- [Reading passage]:
☆ ☆ ☆ ☆ ☆ ☆ ☆

The $1 amount is the most commonly used denomination in use today. Using bills for $1 is wasteful, because as paper, they tear and get worn too quickly, thus forcing the US government to have to print millions of dollar bills year after year. ($5, $10, $20 are different because they aren’t used as much; thus don’t tear/get dirty as often).
Coins are durable. They last for years and years. They are more expensive to make, but they replace something like 30 bills over a single coin’s lifetime, which in the end saves money.
Switching to dollar coins will save the US something like $4 billion dollars.
If you oppose switching … you really aren’t a fiscal conservative, now are you?
ZachV on November 29, 2012 at 9:49 AM
Very true, but that is because the paper dollar is an option. If they got rid of those and the only dollars were coins, people would have no choice but to use them. I think until we get rid of paper one dollar bills and the penny, we aren’t serious about cutting spending. It costs about two and a half cents to make one penny; no private firm would ever manufacture anything at such a loss.
radjah shelduck on November 29, 2012 at 9:50 AM
Not only did I totally dismantle this bullshit the last time it was raised, but I even proposed a solution that would actually work.
Sheesh.
Dr. Mercury on November 29, 2012 at 9:51 AM
I guess you’re right radjah
People dont like change
cmsinaz on November 29, 2012 at 9:54 AM
Lets just go to a cashless society we are practically there anyway.
ChunkyLover on November 29, 2012 at 9:56 AM
Well, first off, even 20 seconds into reading that article, you’re already wrong.
“There isn’t a vending machine or arcade game or slot machine or toll booth or coin changer or coin counter in the galaxy that can handle them.”

☆ ☆ ☆ ☆ ☆ ☆ ☆

- [Tasks]:
• 1. Write out the stretch from "If you oppose" through "such a loss." in the comment thread on dollar coins.
• 2. Continue the dollar-coin comment thread from the point where it stops.

- [Data excerpt]:
☆ ☆ ☆ ☆ ☆ ☆ ☆

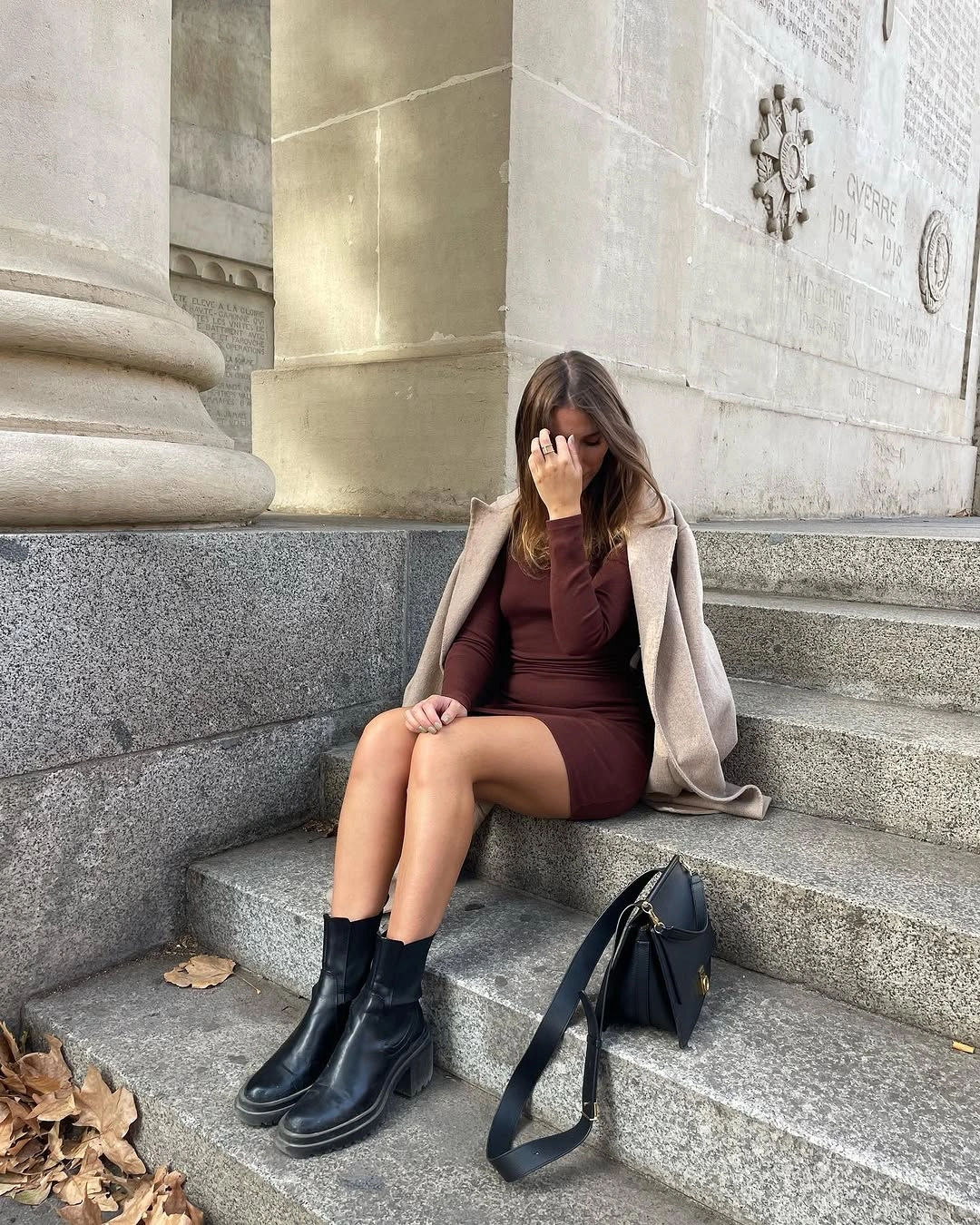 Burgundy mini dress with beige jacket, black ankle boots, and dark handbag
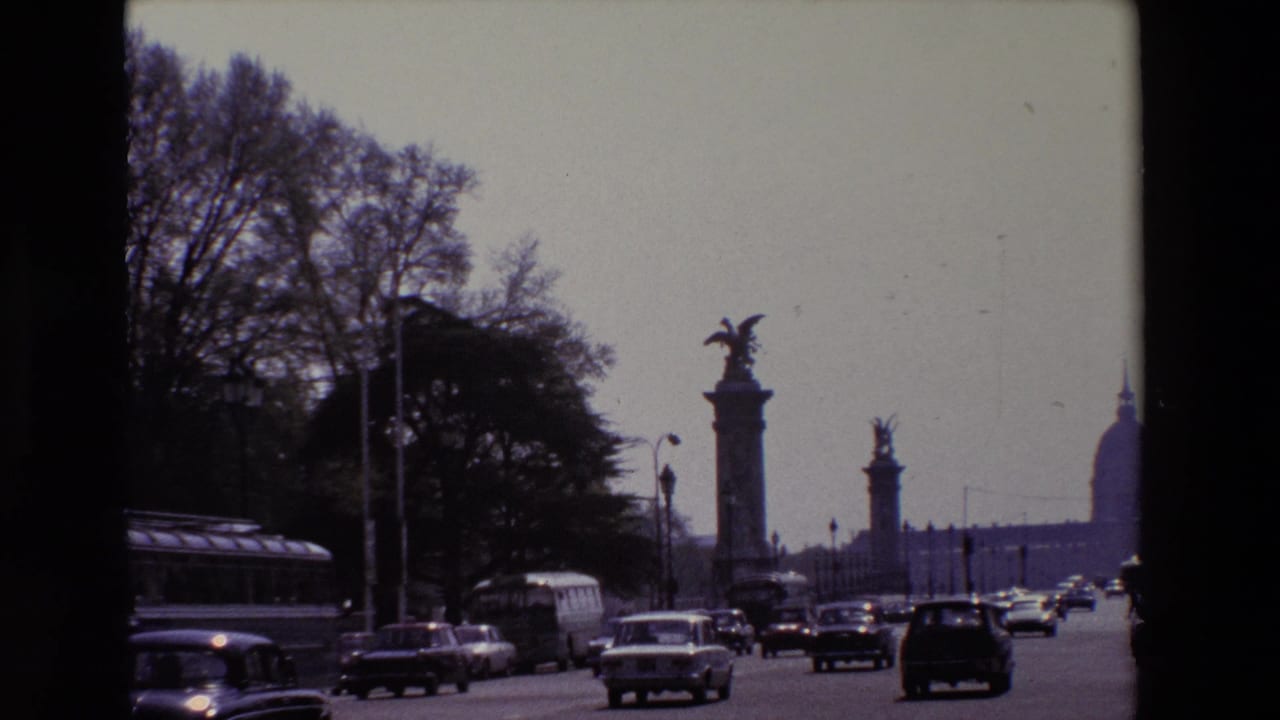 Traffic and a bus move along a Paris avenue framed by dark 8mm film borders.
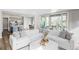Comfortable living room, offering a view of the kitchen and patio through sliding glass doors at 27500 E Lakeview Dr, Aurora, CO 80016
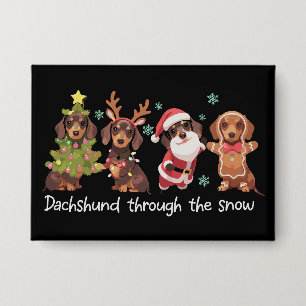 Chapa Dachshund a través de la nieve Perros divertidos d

☆ ☆ ☆ ☆ ☆ ☆ ☆

- [Answers]:
• 1.
If you oppose switching … you really aren’t a fiscal conservative, now are you?
ZachV on November 29, 2012 at 9:49 AM
Very true, but that is because the paper dollar is an option. If they got rid of those and the only dollars were coins, people would have no choice but to use them. I think until we get rid of paper one dollar bills and the penny, we aren’t serious about cutting spending. It costs about two and a half cents to make one penny; no private firm would ever manufacture anything at such a loss.

• 2.
That’s wrong. The vast majority of vending machines / slots / coin changers / etc. accept dollar coins. The vending machine industry is one of the strongest supporters of dollar coins there is, because, having to put in bill readers is a huge overhead cost. Plus, dollar bills are dirty, germy and worn out, so they get stuck in the machine and break the bill reader.
Ninety percent or more of the vending machine companies changed their machines in 2000 to accept dollar coins, simply because they wanted to encourage the public to change.
ZachV on November 29, 2012 at 9:56 AM
Between “Q.E. whatever it is now” and the deficit spending/borrowing, forget the dollar… maybe $100 coins are a better idea?
moo on November 29, 2012 at 9:57 AM
Easier to print paper than stamp metal.. no matter the supposed savings.. therefore it is easier to pump the money supply and fuel the government’s spending habits, so this switch won’t ever happen IMO.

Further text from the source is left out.